In April 2019, Cyprus dealt with the arrest of its first known and discovered serial killer, a man who only seemed to target immigrant working women, killing a total of seven. Many of these murders could have been easily avoided, as some of his victims were reported missing to the police in 2016, nearly three years prior to discovering their remains, and yet, nothing was done to look for them. This case yet again sparked international outrage, calling the country out for its treatment of immigrant women.

In the British woman’s case, after enduring a long trial full of victim-blaming and humiliation, the court decided to release her and let her return home, with the court’s judge ruling it as a “second chance.” And while for many this can be seen as a resolution and the end to the young girl’s trial, it is really only the beginning of a lifetime of trauma and PTSD caused by both the sexual assault and this trial.
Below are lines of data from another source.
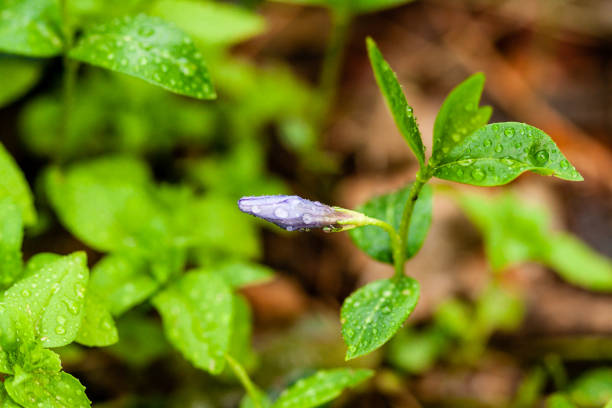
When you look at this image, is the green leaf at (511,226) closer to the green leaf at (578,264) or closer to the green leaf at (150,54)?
the green leaf at (578,264)

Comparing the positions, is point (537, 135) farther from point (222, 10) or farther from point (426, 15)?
point (426, 15)

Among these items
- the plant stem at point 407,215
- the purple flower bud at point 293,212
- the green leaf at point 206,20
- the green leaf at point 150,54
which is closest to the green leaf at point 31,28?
the green leaf at point 150,54

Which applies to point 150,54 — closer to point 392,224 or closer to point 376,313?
point 392,224

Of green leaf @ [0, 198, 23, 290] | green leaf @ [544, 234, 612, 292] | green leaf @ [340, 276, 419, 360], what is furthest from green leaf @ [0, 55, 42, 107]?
green leaf @ [544, 234, 612, 292]

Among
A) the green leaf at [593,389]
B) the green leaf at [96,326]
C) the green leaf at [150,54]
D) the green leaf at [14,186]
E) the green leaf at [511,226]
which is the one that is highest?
the green leaf at [150,54]

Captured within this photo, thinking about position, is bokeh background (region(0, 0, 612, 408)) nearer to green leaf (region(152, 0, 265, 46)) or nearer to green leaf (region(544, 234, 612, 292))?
green leaf (region(152, 0, 265, 46))

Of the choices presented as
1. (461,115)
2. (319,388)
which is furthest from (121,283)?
(461,115)
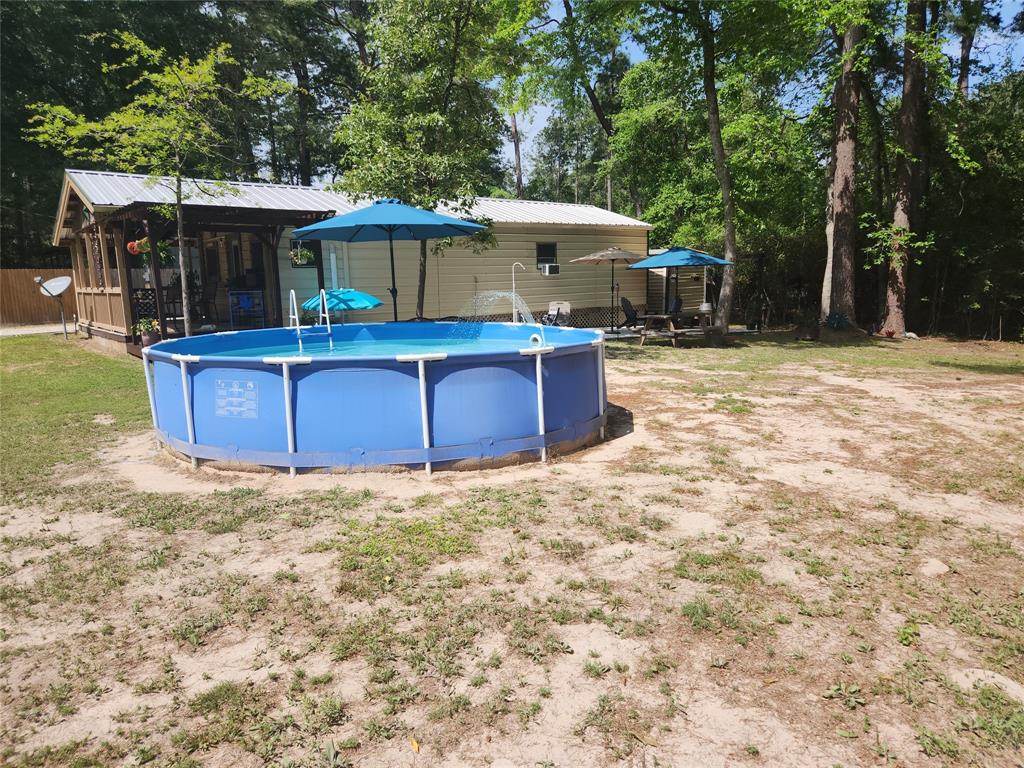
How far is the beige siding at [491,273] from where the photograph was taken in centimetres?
1498

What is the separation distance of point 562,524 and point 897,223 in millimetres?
15168

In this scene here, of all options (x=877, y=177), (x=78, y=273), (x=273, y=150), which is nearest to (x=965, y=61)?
(x=877, y=177)

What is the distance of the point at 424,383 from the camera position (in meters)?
4.83

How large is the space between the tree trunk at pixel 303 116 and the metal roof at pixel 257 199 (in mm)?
14847

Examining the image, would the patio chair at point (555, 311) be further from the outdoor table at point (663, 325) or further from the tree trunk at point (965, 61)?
the tree trunk at point (965, 61)

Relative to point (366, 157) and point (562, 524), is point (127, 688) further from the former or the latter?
point (366, 157)

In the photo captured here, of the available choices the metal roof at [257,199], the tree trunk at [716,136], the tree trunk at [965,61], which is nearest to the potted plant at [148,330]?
the metal roof at [257,199]

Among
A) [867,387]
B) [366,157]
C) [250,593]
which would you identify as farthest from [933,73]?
[250,593]

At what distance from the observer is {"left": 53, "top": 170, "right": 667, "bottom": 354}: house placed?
1256 centimetres

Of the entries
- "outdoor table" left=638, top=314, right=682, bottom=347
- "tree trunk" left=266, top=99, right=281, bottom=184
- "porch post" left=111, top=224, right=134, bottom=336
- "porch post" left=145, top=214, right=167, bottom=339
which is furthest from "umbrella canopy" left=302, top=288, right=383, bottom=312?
"tree trunk" left=266, top=99, right=281, bottom=184

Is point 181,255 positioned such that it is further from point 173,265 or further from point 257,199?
point 173,265

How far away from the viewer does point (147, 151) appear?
1056 centimetres

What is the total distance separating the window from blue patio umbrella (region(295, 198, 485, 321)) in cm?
740

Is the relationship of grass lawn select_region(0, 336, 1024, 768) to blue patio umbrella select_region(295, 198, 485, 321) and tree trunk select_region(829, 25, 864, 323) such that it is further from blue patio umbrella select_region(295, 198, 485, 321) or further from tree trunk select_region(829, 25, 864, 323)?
tree trunk select_region(829, 25, 864, 323)
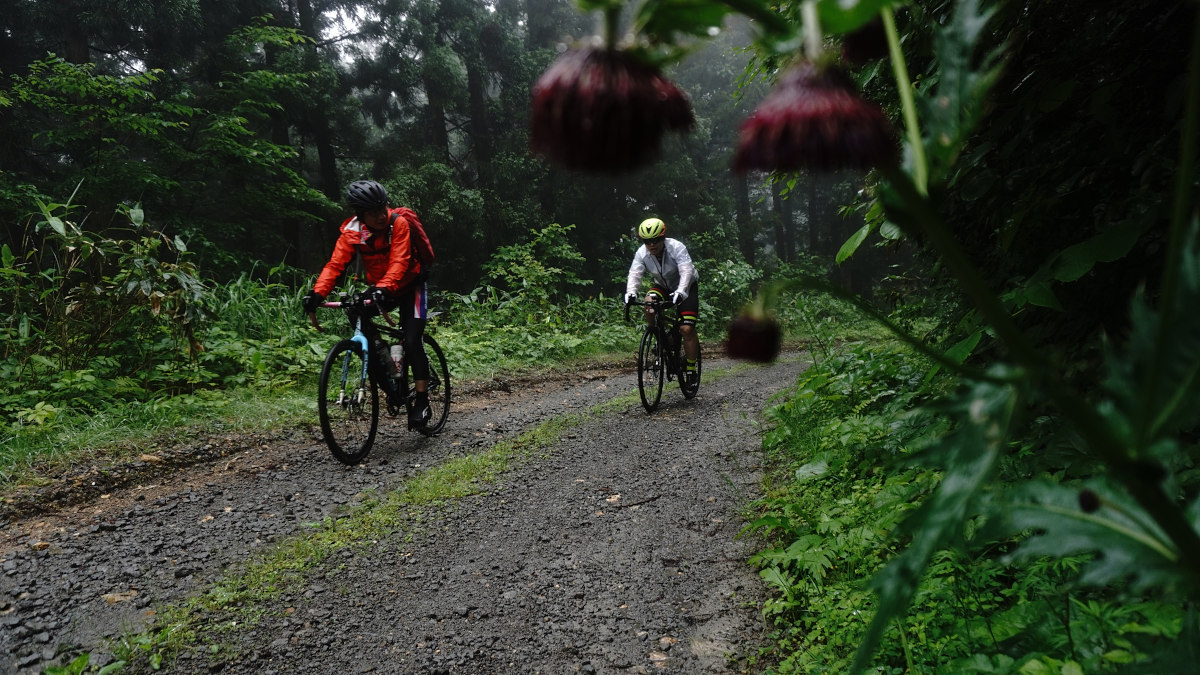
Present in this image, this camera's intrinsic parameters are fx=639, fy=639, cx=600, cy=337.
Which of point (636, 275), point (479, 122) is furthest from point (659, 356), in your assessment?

Having grown up in Cyprus as a woman myself, the way the woman was treated did not come as a shock. My friends and I started getting catcalled on the streets at the age of eleven, we have been followed, flashed and masturbated to on public beaches in broad daylight as teenagers on separate occasions, and many of my acquaintances have endured similar sexual assault horror stories, such as this one.

Many of these assaults have gone unreported, and when they have, they had been dismissed as something that simply happens because “you are a girl,” and which you should therefore get over. But these issues are not exclusive to a single country, and sexism, sexual harassment and abuse of any sex or gender exist in every part of the world. And this is the problem, the fact that the Cypriot rape case is just another reminder of many other cases like it.

The justice system is flawed in every country, and trusting that it always makes the right decisions would be naive and inaccurate. But we need to keep calling these situations out: they happen everywhere, in small countries like Cyprus or major ones like the US—just remember the Christine Blasey Ford and Brett Kavanaugh case. This specific incident is now being forgotten, and perhaps it is a good thing to finally let the woman out of public sight. But this doesn’t mean we should let our justice systems get away with how badly these cases are often handled.